Make your bedtime earlier
Start a habit of going to bed early, and stick to it, to reign in negative thought processes. A recent study from New York's Binghamton University looked at participants' sleep habits and how often they dwelled on problems. Unsurprisingly, they found that those who slept less had more negative thoughts, but they also found the same link between people who went to bed later, regardless of how much they slept.
"It’s not just how much sleep you get, but when you go to sleep that matters," says study author Jacob Nota. "Making sure that sleep is obtained during the right time of day may be an inexpensive and easily disseminable intervention for individuals who are bothered by intrusive thoughts."
It's not clear how exactly a later bedtime and negative thought processes are linked, but the researchers speculated that sleep times that aren't aligned with natural light-dark cycles might impair your ability to control emotion and mood.
Stop worrying about exercise and diet
In her book Live a Little! Breaking the Rules Won’t Break Your Health, respected US health specialist Dr. Susan M. Love argues that we should just draw a line under everyday health worries (such 'am I exercising enough?' or 'am I eating too few vegetables?'), since perfect health is a myth and most of us are living far more healthful lives than we realize.

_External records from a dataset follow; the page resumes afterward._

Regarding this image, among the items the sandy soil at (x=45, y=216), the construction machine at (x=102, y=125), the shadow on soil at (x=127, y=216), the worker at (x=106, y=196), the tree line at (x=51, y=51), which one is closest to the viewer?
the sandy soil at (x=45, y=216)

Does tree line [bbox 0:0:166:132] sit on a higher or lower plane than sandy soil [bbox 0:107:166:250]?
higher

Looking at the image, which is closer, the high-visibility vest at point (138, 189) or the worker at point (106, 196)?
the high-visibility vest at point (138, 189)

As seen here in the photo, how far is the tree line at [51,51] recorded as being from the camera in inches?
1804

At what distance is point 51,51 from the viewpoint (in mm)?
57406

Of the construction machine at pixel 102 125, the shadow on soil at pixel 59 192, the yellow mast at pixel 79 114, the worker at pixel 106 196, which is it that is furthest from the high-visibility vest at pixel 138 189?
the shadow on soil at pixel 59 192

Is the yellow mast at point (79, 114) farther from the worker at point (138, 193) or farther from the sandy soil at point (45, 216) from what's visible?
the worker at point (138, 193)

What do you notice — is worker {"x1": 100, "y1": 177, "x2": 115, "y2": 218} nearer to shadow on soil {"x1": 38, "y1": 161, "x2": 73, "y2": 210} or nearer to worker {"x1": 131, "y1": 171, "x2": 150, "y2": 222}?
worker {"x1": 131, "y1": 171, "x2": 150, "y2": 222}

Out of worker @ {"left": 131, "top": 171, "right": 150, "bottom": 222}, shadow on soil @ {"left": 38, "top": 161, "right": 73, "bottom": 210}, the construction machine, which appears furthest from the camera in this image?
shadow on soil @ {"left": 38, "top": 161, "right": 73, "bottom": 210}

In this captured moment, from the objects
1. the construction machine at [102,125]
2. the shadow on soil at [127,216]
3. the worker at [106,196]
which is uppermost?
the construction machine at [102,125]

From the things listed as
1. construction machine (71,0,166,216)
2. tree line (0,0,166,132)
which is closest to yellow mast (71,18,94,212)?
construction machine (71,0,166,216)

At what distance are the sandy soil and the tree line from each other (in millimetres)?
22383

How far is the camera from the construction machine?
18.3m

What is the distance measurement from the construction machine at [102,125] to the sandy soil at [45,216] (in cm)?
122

"Is the goal to live forever?" says Dr. Love, who is a clinical professor of surgery at the University of California. "I would contend it’s not. It’s really to live as long as you can with the best quality of life you can. The problem was all of these women I kept meeting who were scared to death if they didn’t eat a cup of blueberries a day they would drop dead."
She contends that the biggest risk posed by health problems, including nutrition and exercise, are on the extremes, and that there is far more middle ground than we think.
"There may be times in your life when you’ve gotten too much of this or too little of that, but being in the middle is better, and most of us are probably there already," she says.
The bottom line? Cut yourself some slack. Don't waste your worries on an image of perfection that is both unnecessary and doesn't exist anyway.